En el amplio recinto del segundo piso del anexo de la Cámara de Diputados, donde se realizan los debates por asuntos resonantes, el oficialismo buscó poner toda la responsabilidad sobre la década kirchnerista, algo que se le dificultó por la premeditada ausencia de De Vido, mientras que la oposición machacó sobre las idas y vueltas que tuvo la frustrada implementación de tarifazo.
En ese sentido, una de las intervenciones más destacadas estuvo a cargo de la diputada Camaño, del Frente Renovador, quien reclamó al ministro detalles puntuales sobre la política energética y sobre los “compromisos de inversión” de las empresas del sector. “Necesito ver los documentos”, insistió la legisladora massista, tal vez la más punzante a la hora de cuestionar al funcionario.
Así, la iniciativa que cedió el FpV por la mancha de De Vido, la tomaron el FR y también el Bloque Justicialista. Ambas bancadas no dudaron en poner en dedo en la llaga y le enrostraron a Aranguren el hecho de que está tomando decisiones que “benefician” a Shell y a otras compañías del sector energético de las cuales provienen otros funcionarios, como Pan American Energy.
“Le vamos a dar una buena noticia, señor ministro. Subieron las acciones de Shell. Sí, se puede”, ironizó el diputado rionegrino Martín Doñate y acto seguido dijo que las decisiones de Aranguren tienen impacto en ese incremento, por la compra de petróleo y gas a esa compañía o a sus subsidiarias en Chile, como la British Gas. La respuesta del funcionario no fue convincente.
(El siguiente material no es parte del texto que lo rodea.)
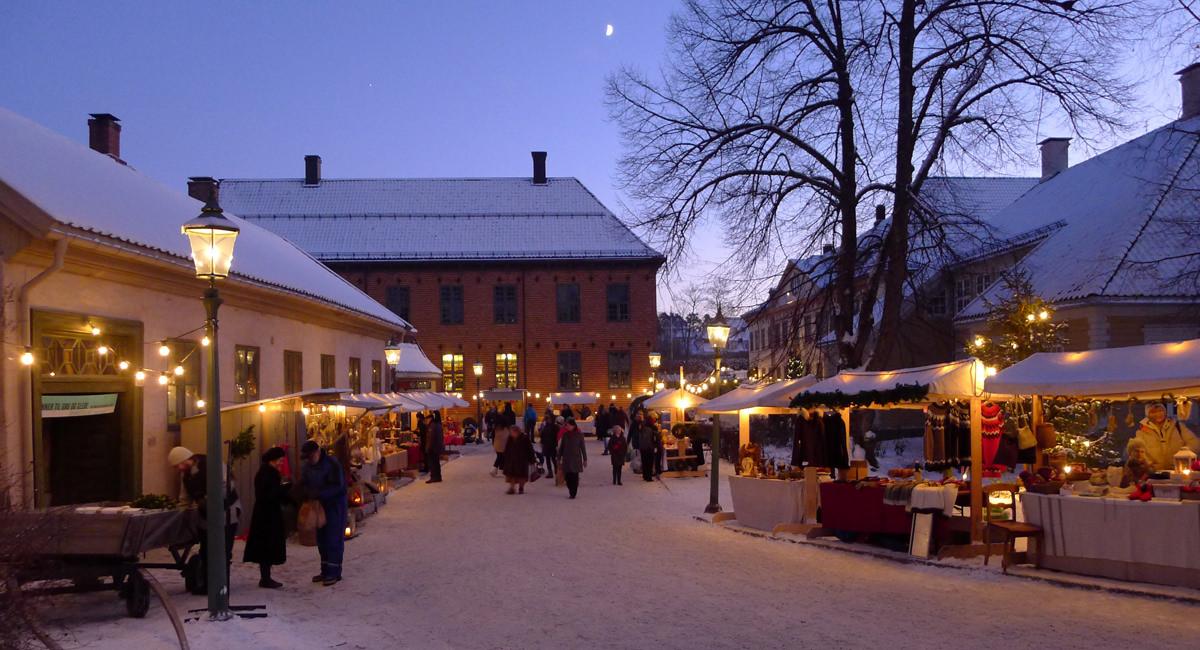 Weihnachtsmarkt Oslo Freilichtmuseum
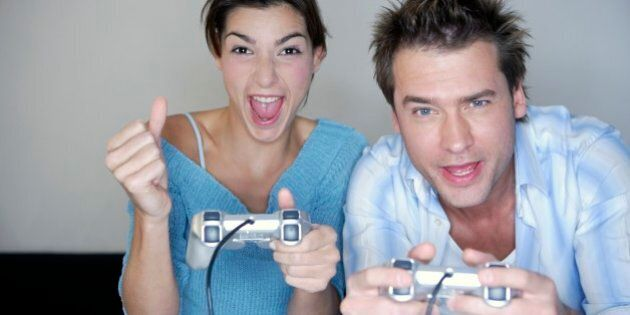 Top Video Games 2013: What The Gamer In Your Life Really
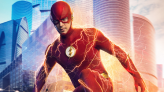 The Flash Finally Gets a Comics-Accurate Live Action Suit - Den of Geek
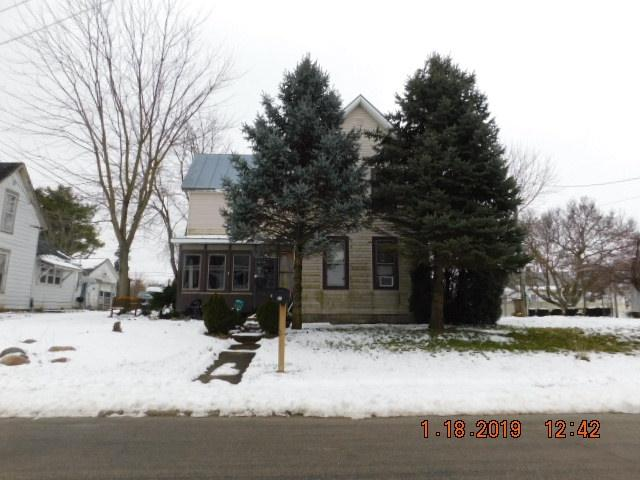 615 W North Street, Winchester, IN 47394 (MLS #201903222) :: The ORR Home Selling Team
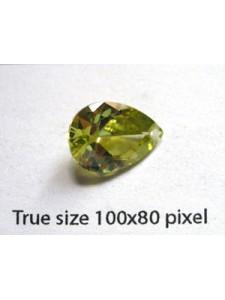 Pear Pendant Zirconia 14x10mm Peridot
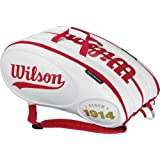 100 Year Tour 15 Pack Tennis Bag White and Red by Wilson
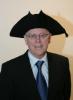 Dr. Günter Dickmann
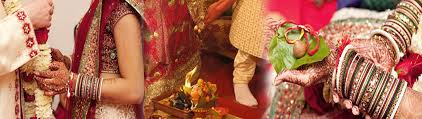 love problem solution specialist in Kanpur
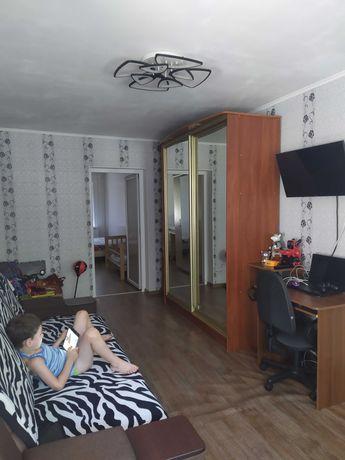 Продается квартира в Болграде
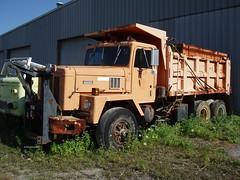 Town of Wallkill, NY 1990 International Paystar F-5070 dump-plow - truck No. 151_1 (JMK40) Tags: international paystar 5070 cummins ntc315 bigcam viking ny town highwaydepartment government municipal dump snow plow sander truck wallkill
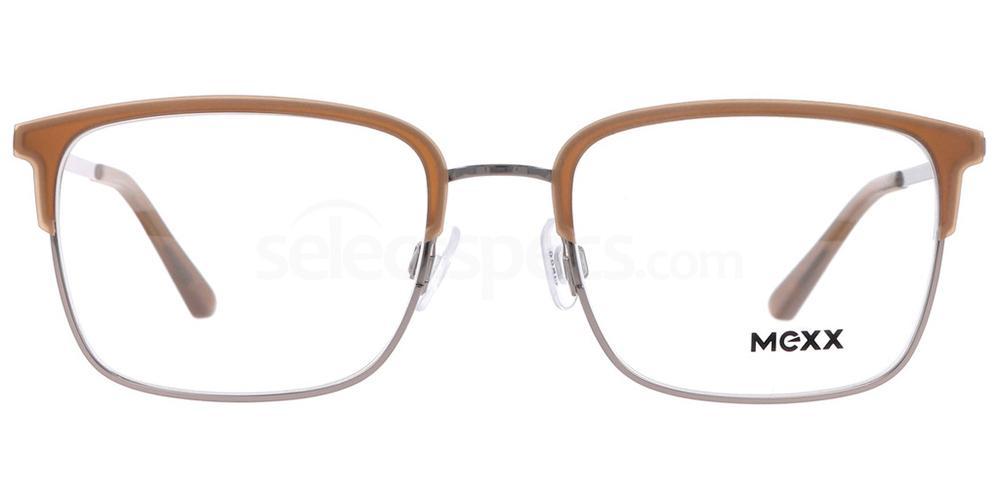 100 2759 Glasses, MEXX
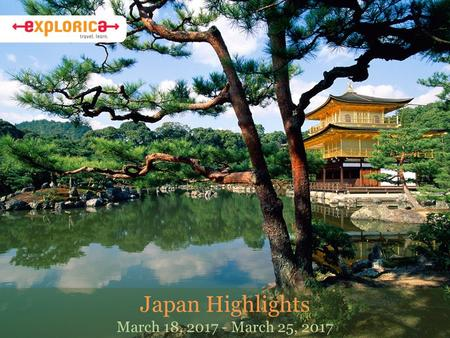 Japan Highlights March 18, 2017 - March 25, 2017.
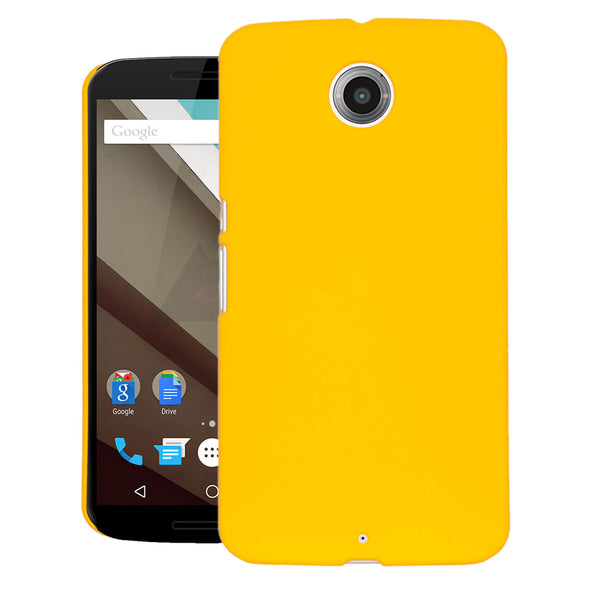 GOOGLE NEXUS 6 Case  CUBIX Ultra Thin Rubberized Matte Hard Case Back Cover for GOOGLE NEXUS 6 (Yellow)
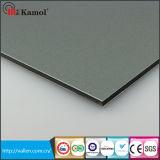 Fachada Panel compuesto de aluminio Revestimiento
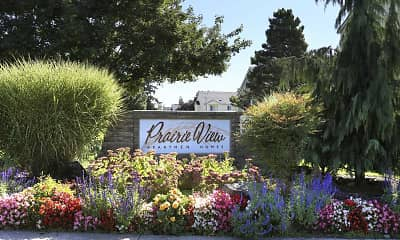 Community Signage, Prairie View Apartment Homes, 1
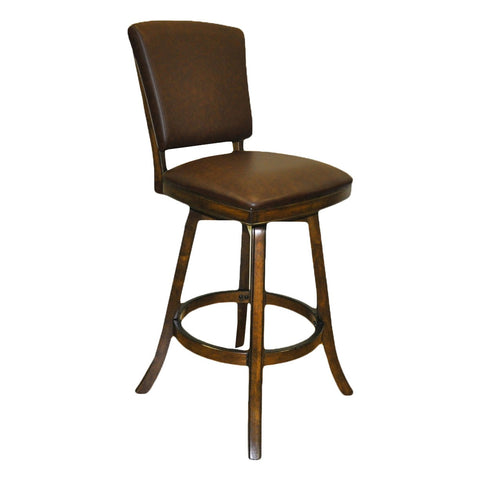 Imperial Bar Stool with Back in Antique Walnut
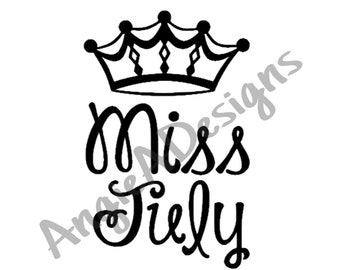 Miss July with Crown SVG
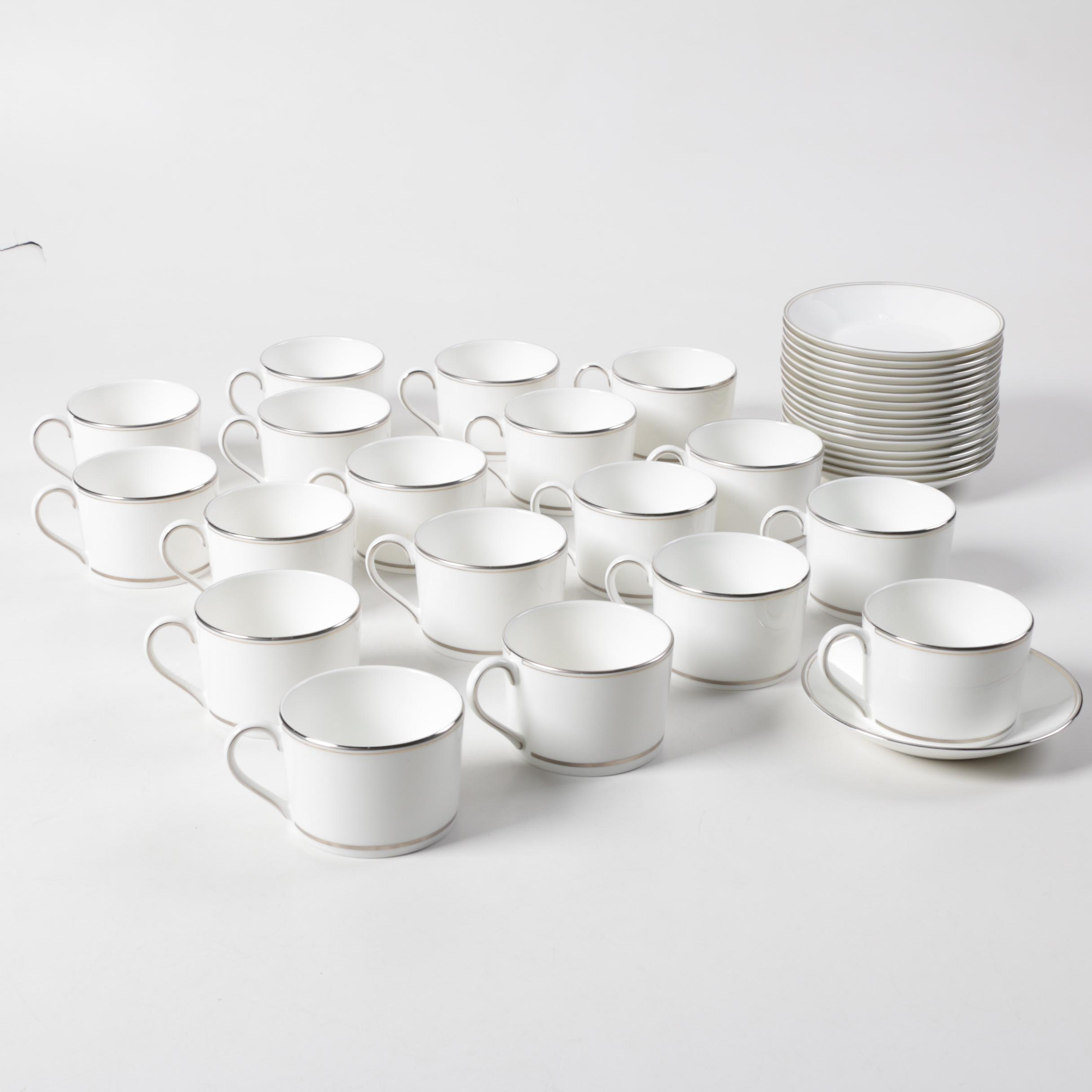 Wedgwood  Fidelity  Bone China Tableware ... & Wedgwood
A tal punto, que cuando admitió que las acciones de Shell que posee tienen radicación en el extranjero, intervino entre bambalinas el macrista Emilio Monzó con una seña oportuna para que Aranguren cortara allí su respuesta. El presidente de la Cámara de Diputados estuvo largas horas en el plenario de comisiones como una certificación del apoyo político de Macri a su ministro.
Sin embargo, Aranguren quedó expuesto, no sólo frente a la oposición sino ante los ojos de la sociedad, que lo identifica con la medida más impopular que adoptó el gobierno de Cambiemos desde que llegó al poder en diciembre pasado. El ministro se mostró sólido en el aspecto técnico, pero exhibió una nula muñeca política. Allí radicaría, justamente, el eje de toda la controversia.